As of the date of this Opinion, Westlaw had not yet included page numbers to Judge Friedrich's decision. Where necessary, this Court cites to the page numbers in the slip opinion.
The Sixth Circuit recently described the status of Chevron as "already-questionable," Arangure , 911 F.3d at 338, and noted that "[m]any members of the Supreme Court have called Chevron into question, id. at n.3.
In Guedes , Judge Friedrich discusses "the familiar Chevron framework," 356 F.Supp.3d at 126, and then applied Chevron, id. at 18-25, 104 S.Ct. 2778. In Aposhian , Judge Parris found that the Final Rule was "interpretive" 2019 WL 1227934, at *3, and concluded that the Final Rule reached the "best interpretation, Id. at *4 and *5.
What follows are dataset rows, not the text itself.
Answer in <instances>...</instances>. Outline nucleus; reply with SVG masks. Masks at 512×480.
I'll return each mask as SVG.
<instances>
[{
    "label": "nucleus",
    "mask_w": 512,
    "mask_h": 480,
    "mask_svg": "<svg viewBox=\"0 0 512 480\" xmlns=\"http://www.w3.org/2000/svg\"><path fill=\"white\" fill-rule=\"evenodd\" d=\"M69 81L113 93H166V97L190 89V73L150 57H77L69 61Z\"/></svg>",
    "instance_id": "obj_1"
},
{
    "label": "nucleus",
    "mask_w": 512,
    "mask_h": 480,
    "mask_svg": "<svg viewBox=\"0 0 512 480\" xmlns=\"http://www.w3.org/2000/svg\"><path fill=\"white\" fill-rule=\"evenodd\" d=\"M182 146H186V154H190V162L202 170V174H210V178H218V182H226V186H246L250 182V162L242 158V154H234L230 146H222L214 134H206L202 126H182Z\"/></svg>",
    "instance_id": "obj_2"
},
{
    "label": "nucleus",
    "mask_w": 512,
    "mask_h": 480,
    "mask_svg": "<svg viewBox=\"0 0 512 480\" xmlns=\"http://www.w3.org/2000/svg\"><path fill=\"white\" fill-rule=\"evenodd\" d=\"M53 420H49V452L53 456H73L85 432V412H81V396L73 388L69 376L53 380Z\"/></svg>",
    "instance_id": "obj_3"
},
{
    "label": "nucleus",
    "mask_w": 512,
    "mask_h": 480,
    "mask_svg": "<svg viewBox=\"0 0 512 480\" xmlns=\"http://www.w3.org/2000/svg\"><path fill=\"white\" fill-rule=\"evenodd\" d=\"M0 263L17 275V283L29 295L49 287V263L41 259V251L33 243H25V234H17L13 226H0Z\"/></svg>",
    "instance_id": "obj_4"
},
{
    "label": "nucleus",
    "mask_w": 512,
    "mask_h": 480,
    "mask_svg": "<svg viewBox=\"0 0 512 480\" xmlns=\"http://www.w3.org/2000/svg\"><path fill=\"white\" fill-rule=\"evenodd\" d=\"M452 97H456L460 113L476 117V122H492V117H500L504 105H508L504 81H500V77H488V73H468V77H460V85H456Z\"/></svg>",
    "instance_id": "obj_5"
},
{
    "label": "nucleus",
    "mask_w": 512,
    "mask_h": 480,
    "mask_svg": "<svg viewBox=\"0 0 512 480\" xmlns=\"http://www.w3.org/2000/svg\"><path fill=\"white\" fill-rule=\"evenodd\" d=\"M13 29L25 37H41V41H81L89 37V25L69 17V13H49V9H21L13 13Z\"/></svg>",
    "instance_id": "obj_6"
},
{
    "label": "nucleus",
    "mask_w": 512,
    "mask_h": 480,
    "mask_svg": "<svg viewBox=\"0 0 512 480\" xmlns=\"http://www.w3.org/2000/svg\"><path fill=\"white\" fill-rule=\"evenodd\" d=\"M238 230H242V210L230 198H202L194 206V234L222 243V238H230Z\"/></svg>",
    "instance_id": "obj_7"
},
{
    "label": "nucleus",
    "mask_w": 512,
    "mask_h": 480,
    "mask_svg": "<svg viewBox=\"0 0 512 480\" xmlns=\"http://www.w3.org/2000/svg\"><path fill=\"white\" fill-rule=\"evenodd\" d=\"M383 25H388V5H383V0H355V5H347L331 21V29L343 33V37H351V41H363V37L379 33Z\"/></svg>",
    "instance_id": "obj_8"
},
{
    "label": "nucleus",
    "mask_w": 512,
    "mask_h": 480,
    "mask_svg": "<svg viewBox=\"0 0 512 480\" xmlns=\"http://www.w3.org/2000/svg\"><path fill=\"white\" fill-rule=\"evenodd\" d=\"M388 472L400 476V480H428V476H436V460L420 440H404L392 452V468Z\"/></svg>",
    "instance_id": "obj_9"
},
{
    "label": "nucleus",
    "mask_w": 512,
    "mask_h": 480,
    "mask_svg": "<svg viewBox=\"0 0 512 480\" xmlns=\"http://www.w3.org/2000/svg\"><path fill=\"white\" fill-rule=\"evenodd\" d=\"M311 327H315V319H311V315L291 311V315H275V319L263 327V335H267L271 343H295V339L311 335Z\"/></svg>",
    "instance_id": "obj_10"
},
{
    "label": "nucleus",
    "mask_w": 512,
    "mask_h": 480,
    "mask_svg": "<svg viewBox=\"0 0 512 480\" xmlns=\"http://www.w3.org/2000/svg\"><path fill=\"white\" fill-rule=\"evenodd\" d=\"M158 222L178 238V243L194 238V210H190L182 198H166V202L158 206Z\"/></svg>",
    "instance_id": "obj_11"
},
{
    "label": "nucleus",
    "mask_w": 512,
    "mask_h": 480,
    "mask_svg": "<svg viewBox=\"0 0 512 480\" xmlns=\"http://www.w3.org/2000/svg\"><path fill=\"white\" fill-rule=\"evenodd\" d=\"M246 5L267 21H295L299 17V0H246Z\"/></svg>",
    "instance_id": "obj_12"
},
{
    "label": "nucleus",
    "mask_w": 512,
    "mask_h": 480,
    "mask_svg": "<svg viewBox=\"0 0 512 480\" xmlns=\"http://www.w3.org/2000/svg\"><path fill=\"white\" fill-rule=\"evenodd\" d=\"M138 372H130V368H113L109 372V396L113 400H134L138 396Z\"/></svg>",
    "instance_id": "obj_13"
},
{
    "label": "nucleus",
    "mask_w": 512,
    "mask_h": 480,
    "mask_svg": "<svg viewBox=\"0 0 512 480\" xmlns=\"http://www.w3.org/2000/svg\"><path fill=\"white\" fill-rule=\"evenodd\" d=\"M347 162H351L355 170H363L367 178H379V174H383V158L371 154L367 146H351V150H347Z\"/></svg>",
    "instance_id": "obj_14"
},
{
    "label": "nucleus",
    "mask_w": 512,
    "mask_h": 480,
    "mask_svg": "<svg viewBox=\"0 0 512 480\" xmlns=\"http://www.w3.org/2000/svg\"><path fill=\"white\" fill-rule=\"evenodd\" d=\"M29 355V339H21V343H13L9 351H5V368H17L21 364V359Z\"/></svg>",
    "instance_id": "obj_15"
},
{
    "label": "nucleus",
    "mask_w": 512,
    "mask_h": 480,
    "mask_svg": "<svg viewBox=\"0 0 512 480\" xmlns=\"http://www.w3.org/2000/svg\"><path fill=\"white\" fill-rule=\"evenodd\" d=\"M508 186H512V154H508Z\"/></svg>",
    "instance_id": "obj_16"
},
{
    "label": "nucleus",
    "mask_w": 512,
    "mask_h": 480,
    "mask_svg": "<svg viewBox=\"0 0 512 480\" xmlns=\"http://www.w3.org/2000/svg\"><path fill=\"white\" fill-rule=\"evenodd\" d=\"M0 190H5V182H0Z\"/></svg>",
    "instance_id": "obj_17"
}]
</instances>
For one of its arguments, Plaintiffs contend the new interpretation is arbitrary and capricious because it will allow semiautomatic weapons to be classified as machine guns. In this section, II(E), Plaintiffs pose at least eight rhetorical questions. Many of the questions assume that one person owns both a semiautomatic weapon and a bump stock. But, after March 26, no one is supposed to own a bump stock. Therefore, the premise of those questions is flawed. Plaintiffs also asks whether future administrations might ban semiautomatic weapons. Plaintiffs have advanced a "slippery slope," a logical fallacy that avoids the question presented and shifts to a more extreme hypothetical.
ATF did not "waive" this justification in the Final Rule. ATF made several references to public safety as a justification for the interpretation in the portion of the Final Rule addressing the public's comments. See 83 Fed. Reg. at 66520 and 66529.